UEFA has joined forces with the Federation of Uganda Football Association (FUFA) and the Ugandan government to launch a scheme that is set to give homeless children in the country better opportunities for a brighter future.
The initiative was made possible through UEFA ASSIST - the international programme aims to address the needs of national associations and confederations outside Europe.
According to UEFA, the programme came on board in August 2019 to train 22 Ugandan international football coaches in order to give them the necessary training to educate approximately 600 children between the ages of 8 and 15 respectively.
The initiative is set to run for ten weeks and it aims to give the children the opportunity to be involved in football training sessions in the capital city of Kampala and also be equipped with basic life skills to help them going forward.

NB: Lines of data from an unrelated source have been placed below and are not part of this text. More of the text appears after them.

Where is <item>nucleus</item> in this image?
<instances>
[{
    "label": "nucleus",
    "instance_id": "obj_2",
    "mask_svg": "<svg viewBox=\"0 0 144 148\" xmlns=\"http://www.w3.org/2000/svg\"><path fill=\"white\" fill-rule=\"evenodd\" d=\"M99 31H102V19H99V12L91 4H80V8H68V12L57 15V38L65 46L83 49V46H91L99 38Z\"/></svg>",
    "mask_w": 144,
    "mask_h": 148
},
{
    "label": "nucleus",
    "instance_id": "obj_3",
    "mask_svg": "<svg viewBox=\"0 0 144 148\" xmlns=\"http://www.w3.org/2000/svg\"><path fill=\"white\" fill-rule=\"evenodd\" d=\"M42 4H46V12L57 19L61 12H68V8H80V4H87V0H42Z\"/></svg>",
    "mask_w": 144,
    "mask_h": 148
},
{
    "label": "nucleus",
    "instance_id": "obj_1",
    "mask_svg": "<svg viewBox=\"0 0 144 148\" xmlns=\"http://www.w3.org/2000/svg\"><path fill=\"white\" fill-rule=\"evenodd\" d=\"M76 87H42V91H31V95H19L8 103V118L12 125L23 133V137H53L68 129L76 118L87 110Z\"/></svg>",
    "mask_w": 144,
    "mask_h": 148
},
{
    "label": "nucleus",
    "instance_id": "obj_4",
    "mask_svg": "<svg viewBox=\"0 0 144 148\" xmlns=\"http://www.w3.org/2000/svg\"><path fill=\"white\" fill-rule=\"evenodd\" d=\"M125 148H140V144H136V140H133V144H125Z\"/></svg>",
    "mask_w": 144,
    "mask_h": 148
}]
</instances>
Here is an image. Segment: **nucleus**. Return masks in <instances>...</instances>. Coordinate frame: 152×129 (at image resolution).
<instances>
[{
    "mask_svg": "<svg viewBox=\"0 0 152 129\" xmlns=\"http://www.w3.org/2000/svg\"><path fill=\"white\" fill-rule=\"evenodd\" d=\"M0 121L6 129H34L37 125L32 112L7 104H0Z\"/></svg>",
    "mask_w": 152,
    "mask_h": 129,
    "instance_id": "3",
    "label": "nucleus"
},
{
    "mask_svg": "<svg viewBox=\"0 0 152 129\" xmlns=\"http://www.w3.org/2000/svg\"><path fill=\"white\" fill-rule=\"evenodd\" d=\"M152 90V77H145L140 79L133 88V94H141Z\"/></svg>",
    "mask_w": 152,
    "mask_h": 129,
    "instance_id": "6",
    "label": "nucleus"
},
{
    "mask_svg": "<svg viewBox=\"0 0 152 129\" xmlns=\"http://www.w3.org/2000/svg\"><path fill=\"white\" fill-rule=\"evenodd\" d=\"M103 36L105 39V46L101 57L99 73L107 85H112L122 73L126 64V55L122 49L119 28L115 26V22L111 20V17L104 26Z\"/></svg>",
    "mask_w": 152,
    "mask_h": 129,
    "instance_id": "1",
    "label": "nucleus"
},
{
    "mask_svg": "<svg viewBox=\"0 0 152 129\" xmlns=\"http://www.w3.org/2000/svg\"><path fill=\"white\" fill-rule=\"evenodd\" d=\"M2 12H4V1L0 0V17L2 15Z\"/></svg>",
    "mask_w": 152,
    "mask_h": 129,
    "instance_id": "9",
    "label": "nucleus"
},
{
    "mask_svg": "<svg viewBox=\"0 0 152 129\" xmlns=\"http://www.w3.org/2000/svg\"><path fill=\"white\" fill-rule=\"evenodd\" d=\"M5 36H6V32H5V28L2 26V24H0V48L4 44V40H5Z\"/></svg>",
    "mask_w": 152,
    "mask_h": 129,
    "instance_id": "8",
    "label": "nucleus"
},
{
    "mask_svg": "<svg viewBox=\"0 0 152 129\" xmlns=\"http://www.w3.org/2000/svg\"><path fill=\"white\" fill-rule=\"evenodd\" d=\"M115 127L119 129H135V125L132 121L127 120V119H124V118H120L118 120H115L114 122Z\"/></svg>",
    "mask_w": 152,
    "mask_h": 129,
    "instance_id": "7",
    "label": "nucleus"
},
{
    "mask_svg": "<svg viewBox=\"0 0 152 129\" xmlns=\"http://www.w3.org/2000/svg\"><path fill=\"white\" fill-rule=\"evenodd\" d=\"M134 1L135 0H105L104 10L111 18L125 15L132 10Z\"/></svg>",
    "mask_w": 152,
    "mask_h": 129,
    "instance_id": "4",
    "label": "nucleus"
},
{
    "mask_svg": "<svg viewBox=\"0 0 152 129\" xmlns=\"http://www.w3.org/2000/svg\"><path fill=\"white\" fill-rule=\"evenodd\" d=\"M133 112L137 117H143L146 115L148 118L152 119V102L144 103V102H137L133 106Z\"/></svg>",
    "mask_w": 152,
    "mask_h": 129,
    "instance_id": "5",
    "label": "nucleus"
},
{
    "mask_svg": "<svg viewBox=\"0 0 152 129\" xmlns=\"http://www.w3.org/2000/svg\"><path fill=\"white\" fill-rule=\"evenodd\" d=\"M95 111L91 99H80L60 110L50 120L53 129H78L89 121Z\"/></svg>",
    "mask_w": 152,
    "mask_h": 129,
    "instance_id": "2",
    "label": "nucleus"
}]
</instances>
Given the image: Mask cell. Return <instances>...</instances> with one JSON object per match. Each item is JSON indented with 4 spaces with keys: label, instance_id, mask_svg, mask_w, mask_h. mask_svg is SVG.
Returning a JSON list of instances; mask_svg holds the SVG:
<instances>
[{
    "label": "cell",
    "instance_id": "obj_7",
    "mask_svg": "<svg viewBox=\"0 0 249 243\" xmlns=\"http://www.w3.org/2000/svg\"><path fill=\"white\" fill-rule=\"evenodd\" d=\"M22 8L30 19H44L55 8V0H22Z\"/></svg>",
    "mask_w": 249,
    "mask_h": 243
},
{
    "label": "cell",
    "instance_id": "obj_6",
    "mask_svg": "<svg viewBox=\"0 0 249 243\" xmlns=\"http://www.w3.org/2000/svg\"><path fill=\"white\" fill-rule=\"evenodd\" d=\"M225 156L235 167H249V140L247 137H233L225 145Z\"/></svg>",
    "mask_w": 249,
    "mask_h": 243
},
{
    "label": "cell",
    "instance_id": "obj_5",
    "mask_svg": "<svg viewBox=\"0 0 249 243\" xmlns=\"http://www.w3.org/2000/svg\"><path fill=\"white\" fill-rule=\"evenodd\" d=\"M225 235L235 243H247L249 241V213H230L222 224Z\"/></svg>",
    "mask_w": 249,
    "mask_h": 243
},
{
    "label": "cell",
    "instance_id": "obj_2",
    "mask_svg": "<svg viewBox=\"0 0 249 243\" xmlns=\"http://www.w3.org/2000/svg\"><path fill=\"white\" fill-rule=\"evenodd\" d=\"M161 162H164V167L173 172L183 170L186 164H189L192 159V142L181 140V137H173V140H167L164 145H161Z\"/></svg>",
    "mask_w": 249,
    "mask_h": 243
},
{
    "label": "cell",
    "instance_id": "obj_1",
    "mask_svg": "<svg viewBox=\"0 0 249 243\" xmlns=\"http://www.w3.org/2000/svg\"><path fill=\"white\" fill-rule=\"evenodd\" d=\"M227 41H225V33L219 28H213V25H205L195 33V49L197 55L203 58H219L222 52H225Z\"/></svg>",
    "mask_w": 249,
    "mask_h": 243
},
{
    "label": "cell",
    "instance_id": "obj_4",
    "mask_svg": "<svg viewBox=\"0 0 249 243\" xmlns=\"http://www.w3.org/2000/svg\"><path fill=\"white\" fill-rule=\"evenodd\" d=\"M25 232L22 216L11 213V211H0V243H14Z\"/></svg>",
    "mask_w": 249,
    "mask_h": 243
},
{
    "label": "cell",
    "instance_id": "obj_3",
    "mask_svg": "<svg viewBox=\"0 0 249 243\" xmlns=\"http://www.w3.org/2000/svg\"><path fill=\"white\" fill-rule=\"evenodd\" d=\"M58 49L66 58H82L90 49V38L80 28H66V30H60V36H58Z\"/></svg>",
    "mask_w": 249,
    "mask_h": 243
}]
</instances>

UEFA ASSIST came into existence in 2017 with the aim of supporting in four areas such as capacity building (football and operations), development of youth football, infrastructure projects and helping UEFA's member associations to create cooperation programmes with associations from outside of Europe.
"UEFA aims to work as much as possible in the development of football, and I feel it is our duty to assist other confederations and their member associations by sharing our experience, expertise and knowledge so they can reach their goals," said UEFA President Aleksander Čeferin.
"We are looking forward to helping them grow football in their continents and also to participating in the development of the game outside Europe."
Reports have emerged that the amount of children under the age of 18 who are homeless in Uganda is increasing by the numbers and most have had to resort to crime in order to find a way of surviving on the streets.
"We are very grateful to both FUFA and UEFA ASSIST for their support with this programme," said Florence Nakiwala, the Ugandan government minister for youth and children's affairs.
"Using the power of football we are aiming to take vulnerable, homeless children off the streets and keep them safe.
"They will learn new skills and make new friends. We will measure the reduction in attacks on such children as well as the reduction in petty crime, drug usage and alcohol-related injuries. This will allow us to understand the benefit of such an initiative in our cities."
The children will have the chance to participate in a mini-football match at the end of each weekly session. The youngsters will also be given equipment such a football shirt, shorts and shoes when they take part in the programme.
“We are delighted to have supported FUFA and believe this Football in the Community programme is an excellent initiative, delivering some very clear benefits for the Ugandan Government," said Eva Pasquier, UEFA’s head of international relations.
"It shows what's possible when the various stakeholders in football work together."